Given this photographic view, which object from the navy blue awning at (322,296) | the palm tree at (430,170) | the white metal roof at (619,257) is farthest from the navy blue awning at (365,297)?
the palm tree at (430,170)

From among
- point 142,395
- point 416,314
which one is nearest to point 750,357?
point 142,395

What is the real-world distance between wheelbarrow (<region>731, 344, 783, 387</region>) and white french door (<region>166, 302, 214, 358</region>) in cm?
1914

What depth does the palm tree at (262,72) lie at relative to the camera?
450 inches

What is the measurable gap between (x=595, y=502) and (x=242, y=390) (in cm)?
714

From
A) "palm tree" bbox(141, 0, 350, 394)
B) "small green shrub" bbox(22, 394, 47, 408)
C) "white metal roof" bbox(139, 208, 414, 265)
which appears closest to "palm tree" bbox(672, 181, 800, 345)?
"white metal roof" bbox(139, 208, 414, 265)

...

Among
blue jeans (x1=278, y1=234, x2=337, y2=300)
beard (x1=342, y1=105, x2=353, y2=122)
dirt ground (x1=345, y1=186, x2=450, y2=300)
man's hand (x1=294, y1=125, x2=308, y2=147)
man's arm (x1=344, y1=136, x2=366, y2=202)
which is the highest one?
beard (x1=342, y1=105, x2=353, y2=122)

**What is asked**
Copy each row above that contains the string "blue". Case counts.

**Full output**
Given this photographic view, which object from the navy blue awning at (322,296) | the palm tree at (430,170) | the white metal roof at (619,257) is farthest from the navy blue awning at (365,297)?
blue jeans (x1=278, y1=234, x2=337, y2=300)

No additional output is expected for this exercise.